TASK STATEMENT
Please copy out, word for word, the part of the entries that opens with the line containing "In this scene, does" and runs through the end of the entries. Leave the pictures out of your copy.
>> START
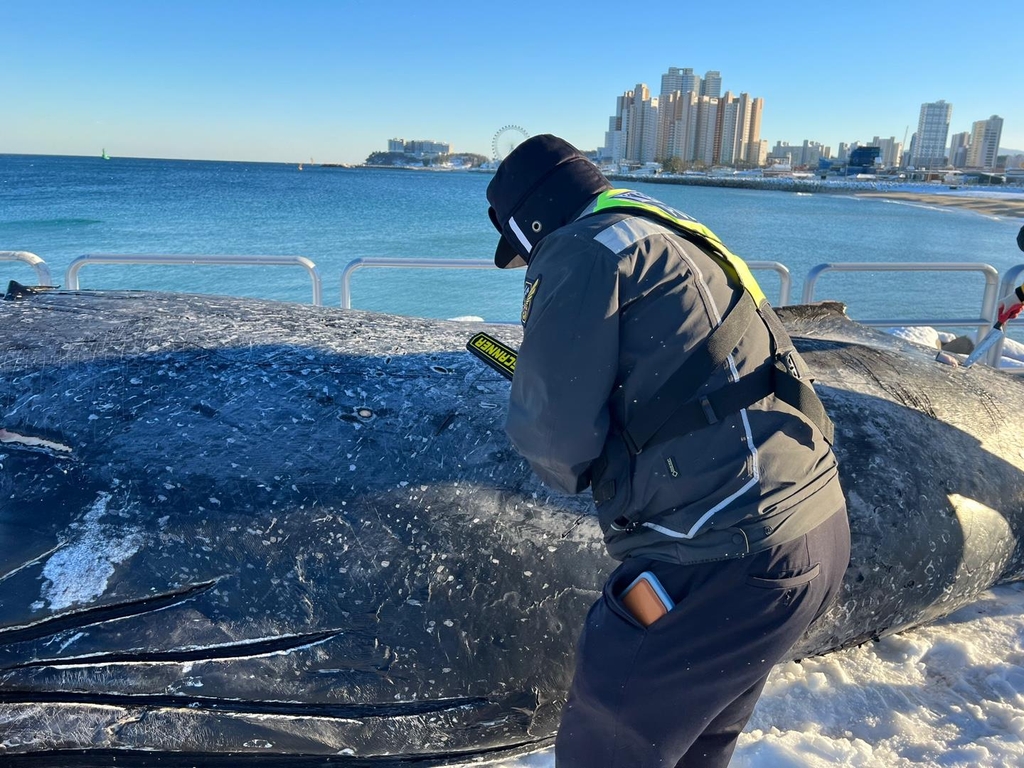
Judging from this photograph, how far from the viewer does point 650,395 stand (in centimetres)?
166

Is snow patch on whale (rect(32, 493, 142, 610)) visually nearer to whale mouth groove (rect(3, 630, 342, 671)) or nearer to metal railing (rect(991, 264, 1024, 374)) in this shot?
whale mouth groove (rect(3, 630, 342, 671))

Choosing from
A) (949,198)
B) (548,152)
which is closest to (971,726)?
(548,152)

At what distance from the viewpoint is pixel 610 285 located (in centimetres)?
160

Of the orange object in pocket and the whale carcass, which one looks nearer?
the orange object in pocket

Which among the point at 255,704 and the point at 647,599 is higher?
the point at 647,599

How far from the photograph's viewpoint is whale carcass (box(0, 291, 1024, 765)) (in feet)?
7.62

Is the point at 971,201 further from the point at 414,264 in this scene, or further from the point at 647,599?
the point at 647,599

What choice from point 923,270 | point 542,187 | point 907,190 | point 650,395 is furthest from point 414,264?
point 907,190

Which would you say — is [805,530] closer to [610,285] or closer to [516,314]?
[610,285]

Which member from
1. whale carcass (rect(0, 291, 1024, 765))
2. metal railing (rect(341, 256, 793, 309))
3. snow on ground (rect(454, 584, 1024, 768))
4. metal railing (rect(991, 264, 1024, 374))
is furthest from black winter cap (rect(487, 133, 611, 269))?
metal railing (rect(991, 264, 1024, 374))

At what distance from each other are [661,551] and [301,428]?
4.79 ft

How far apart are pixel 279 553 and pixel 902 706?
2.37 metres

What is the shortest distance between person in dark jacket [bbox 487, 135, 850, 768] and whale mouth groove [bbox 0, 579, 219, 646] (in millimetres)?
1318

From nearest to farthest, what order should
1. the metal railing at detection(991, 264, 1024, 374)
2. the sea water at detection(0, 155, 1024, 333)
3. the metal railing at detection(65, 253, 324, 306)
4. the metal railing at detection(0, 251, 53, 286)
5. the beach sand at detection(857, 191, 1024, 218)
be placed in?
the metal railing at detection(0, 251, 53, 286) → the metal railing at detection(65, 253, 324, 306) → the metal railing at detection(991, 264, 1024, 374) → the sea water at detection(0, 155, 1024, 333) → the beach sand at detection(857, 191, 1024, 218)
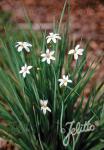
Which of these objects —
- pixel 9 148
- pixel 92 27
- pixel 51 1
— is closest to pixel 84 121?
pixel 9 148

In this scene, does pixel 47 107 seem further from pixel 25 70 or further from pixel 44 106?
pixel 25 70

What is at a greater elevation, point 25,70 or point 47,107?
point 25,70

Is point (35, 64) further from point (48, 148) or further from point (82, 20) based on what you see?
point (82, 20)

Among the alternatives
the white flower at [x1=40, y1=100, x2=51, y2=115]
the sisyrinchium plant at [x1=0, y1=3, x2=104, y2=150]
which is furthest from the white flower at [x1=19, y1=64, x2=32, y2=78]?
the white flower at [x1=40, y1=100, x2=51, y2=115]

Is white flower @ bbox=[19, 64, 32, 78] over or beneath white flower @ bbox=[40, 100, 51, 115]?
over

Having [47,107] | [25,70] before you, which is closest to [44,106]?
[47,107]

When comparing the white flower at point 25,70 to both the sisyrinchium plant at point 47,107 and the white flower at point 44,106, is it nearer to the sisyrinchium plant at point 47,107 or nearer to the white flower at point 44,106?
the sisyrinchium plant at point 47,107

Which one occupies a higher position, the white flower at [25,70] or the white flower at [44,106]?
the white flower at [25,70]

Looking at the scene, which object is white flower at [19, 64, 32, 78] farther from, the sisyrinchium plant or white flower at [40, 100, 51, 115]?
→ white flower at [40, 100, 51, 115]

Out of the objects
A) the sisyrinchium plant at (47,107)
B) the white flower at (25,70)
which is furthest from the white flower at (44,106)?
the white flower at (25,70)

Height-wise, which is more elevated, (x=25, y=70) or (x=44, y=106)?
(x=25, y=70)

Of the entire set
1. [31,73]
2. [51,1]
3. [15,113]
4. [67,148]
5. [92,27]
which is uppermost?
[51,1]
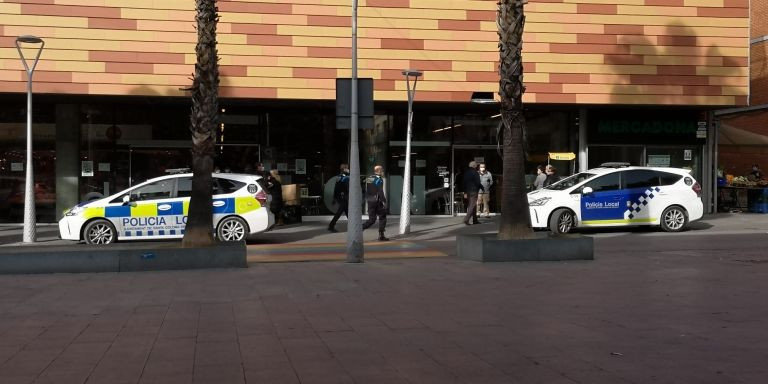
>> END
COMPLETED EXERCISE
In this scene, does pixel 47 107 seem further from pixel 25 70 or further from pixel 44 106?
pixel 25 70

What is at a greater elevation, point 25,70 or point 47,107?
point 25,70

Is point (35, 64) further from point (48, 148) or further from point (82, 20) based on what you see?
point (82, 20)

Among the alternatives
the white flower at [x1=40, y1=100, x2=51, y2=115]
the sisyrinchium plant at [x1=0, y1=3, x2=104, y2=150]
which is furthest from the white flower at [x1=19, y1=64, x2=32, y2=78]?
the white flower at [x1=40, y1=100, x2=51, y2=115]

Is white flower @ bbox=[19, 64, 32, 78] over or beneath white flower @ bbox=[40, 100, 51, 115]?
over

Having [47,107] | [25,70] before you, which is closest to [44,106]?
[47,107]

When comparing the white flower at point 25,70 to both the sisyrinchium plant at point 47,107 and the white flower at point 44,106, is it nearer to the sisyrinchium plant at point 47,107 or nearer to the white flower at point 44,106?
the sisyrinchium plant at point 47,107

Which one occupies a higher position, the white flower at [25,70] or the white flower at [44,106]?
the white flower at [25,70]

Looking at the scene, which object is white flower at [19, 64, 32, 78] farther from, the sisyrinchium plant or white flower at [40, 100, 51, 115]?
→ white flower at [40, 100, 51, 115]

Out of the objects
A) the sisyrinchium plant at (47,107)
B) the white flower at (25,70)
which is furthest from the white flower at (44,106)?
the white flower at (25,70)

Height-wise, which is more elevated, (x=25, y=70) or (x=44, y=106)?
(x=25, y=70)

Of the entire set
1. [31,73]
2. [51,1]
3. [15,113]
4. [67,148]
5. [92,27]
which is uppermost?
[51,1]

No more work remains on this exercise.